Daniele Marino

Personal information
- Date of birth: 25 July 1988 (age 37)
- Place of birth: Rome, Italy
- Height: 1.78 m (5 ft 10 in)
- Position: Defender

Team information
- Current team: Bisceglie
- Number: 33

Youth career
- 2004–2007: Inter
- 2007: → Pro Sesto (loan)

Senior career*
- Years: Team / Apps / (Gls)
- 2007–2008: Inter / 0 / (0)
- 2007–2008: → Gubbio (loan) / 24 / (0)
- 2008–2009: Sambenedettese / 11 / (0)
- 2009–2011: Melfi / 43 / (1)
- 2011–2013: Campobasso / 23 / (0)
- 2013–2014: Aprilia / 24 / (1)
- 2014–2015: Taranto / 24 / (2)
- 2015–2017: Akragas / 44 / (4)
- 2017: Fondi / 16 / (0)
- 2017–2018: Ternana / 8 / (0)
- 2018–2021: Virtus Francavilla / 47 / (4)
- 2021–: Bisceglie / 6 / (0)

= Daniele Marino =

Italian footballer (born 1988)

Daniele Marino (born 25 July 1988) is an Italian footballer who plays for Serie D team Bisceglie. He plays as a centre back.

==Career==
Born in Rome, capital of Italy, Marino had played for Internazionale's youth team since mid-2004. In January 2007 he moved to Pro Sesto along with Leonardo D'Angelo and Nicolò Pomini, rejoining numbers of Inter teammate, namely Marco Dalla Costa, Daniele Federici, Nicola Redomi and Luca Palazzo who already transferred to the club at the start of season.

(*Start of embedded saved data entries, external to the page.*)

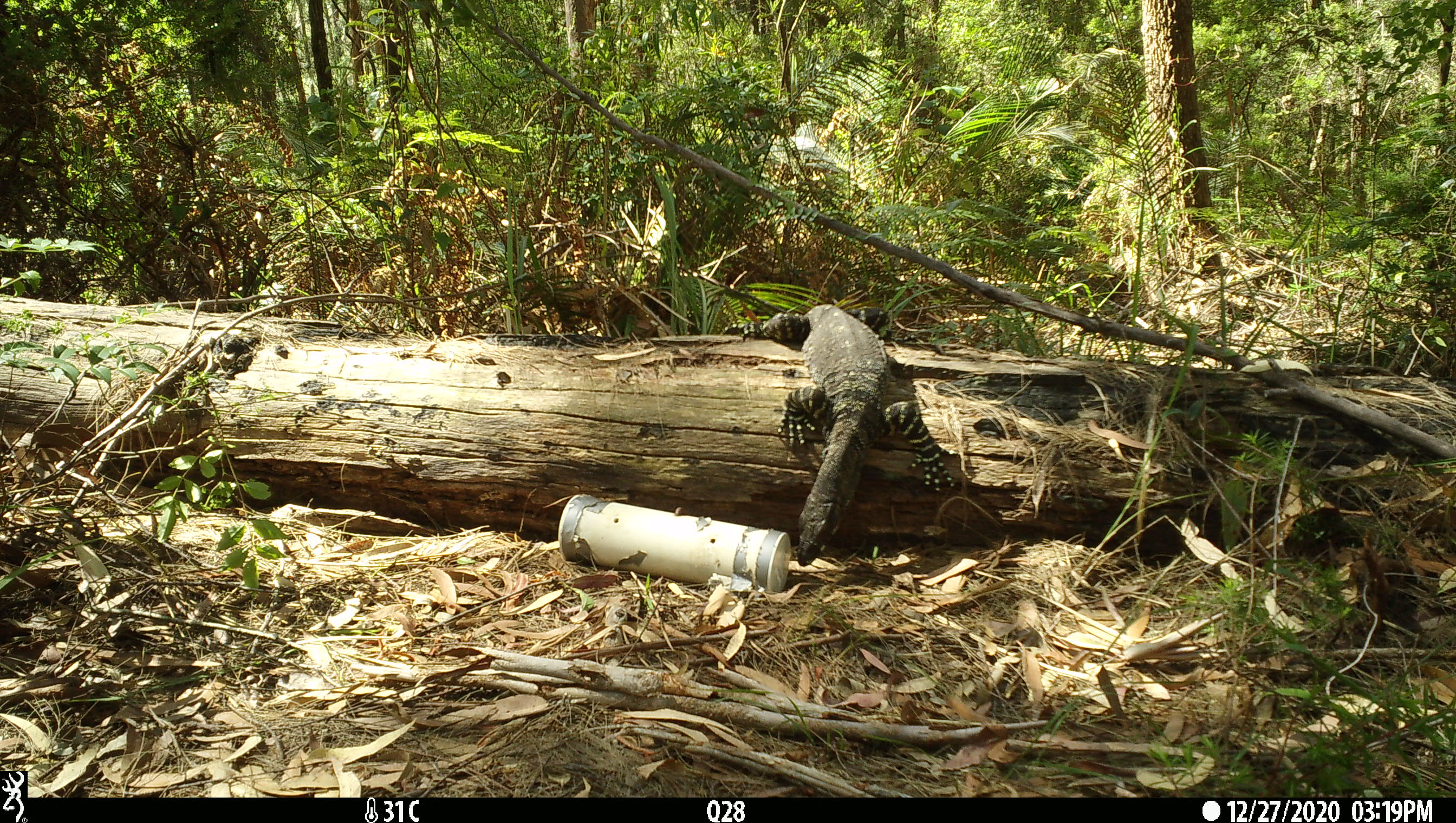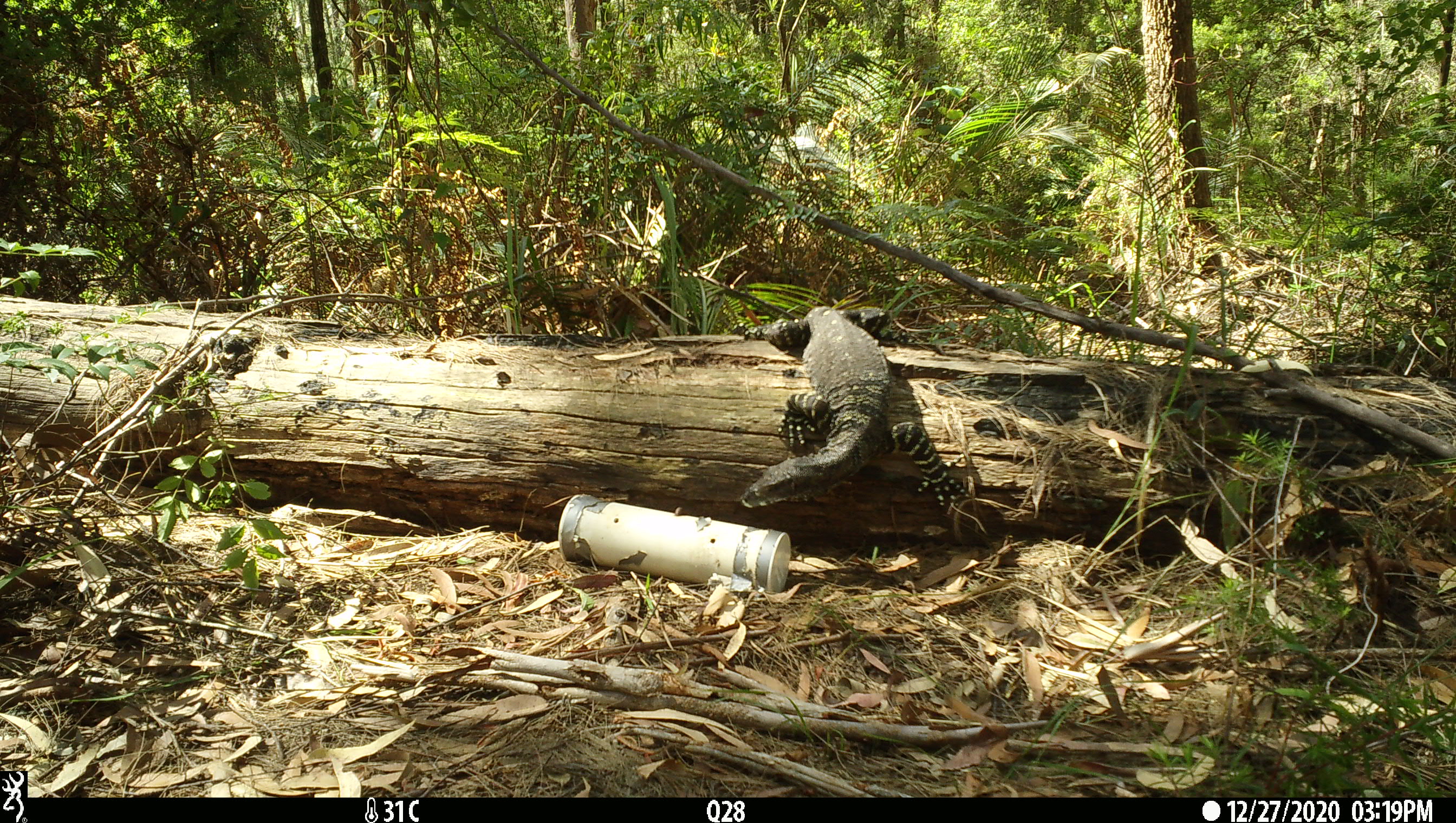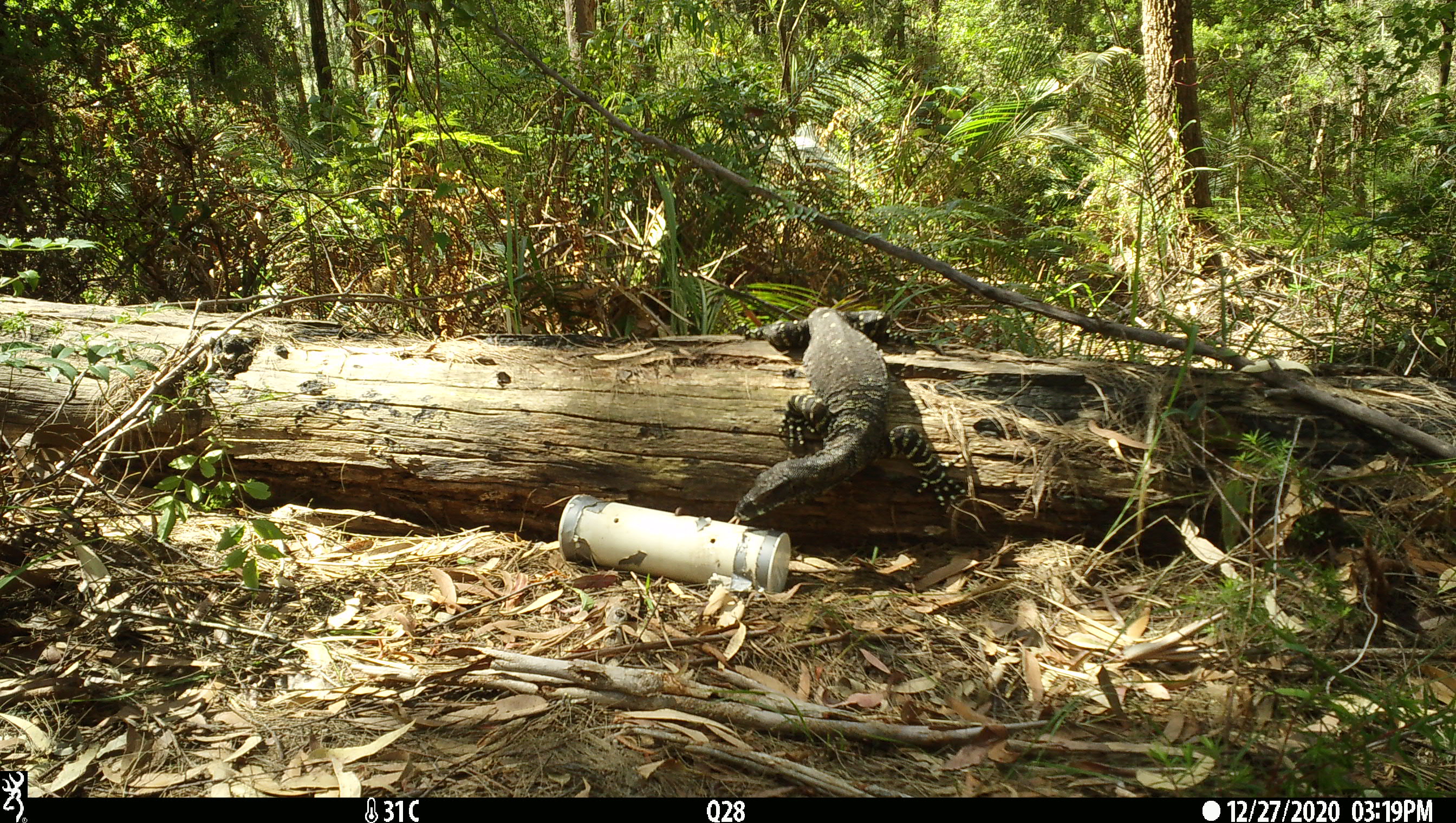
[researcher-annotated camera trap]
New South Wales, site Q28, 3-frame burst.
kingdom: Animalia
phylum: Chordata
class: Reptilia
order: Squamata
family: Varanidae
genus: Varanus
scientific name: Varanus varius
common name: lace monitor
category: goanna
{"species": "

In July 2007 he was loaned to another Serie C2 side Gubbio. That season he made his league debut and played 24 times.

In the next season he was sold to Lega Pro Prima Divisione (ex- Serie C1) club Sambenedettese in co-ownership deal. He only played 11 times and played as a midfielder in one of the relegation play-outs. Marino was bought back by Inter in June, for €1,000. Inter also registered a financial income of €500, as the value of Inter retained half increased from €500 to €1,000, made his full rights increased to €2,000 in account.

In July 2009 he was sold to L.P. Seconda Divisione (ex- Serie C2) team Melfi for €500 in another co-ownership deal, made Inter register a loss of €1,000, as his residual value was €2,000 and sold for €1,000 only. In June 2010 Inter gave up the remain 50% registration rights to Melfi. Marino remained in Melfi's new season and was spotted by Serie B team AlbinoLeffe in January 2011, which the club signed him in another co-ownership deal, for €500. He was immediately loaned back to Melfi. However, AlbinoLeffe gave up its 50% rights back to Melfi in June 2011, for free.

In August 2011 he was sold to Campobasso. However, he was injured in his league debut for Campobasso on 11 September. In summer 2013 Campobasso bankrupted. Marino joined another Lega Pro Seconda Divisione club Aprilia.

On 21 June 2018 Marino was signed by Francavilla after one season in serie B with Ternana.

On 20 August 2021, he signed with Serie D club Bisceglie.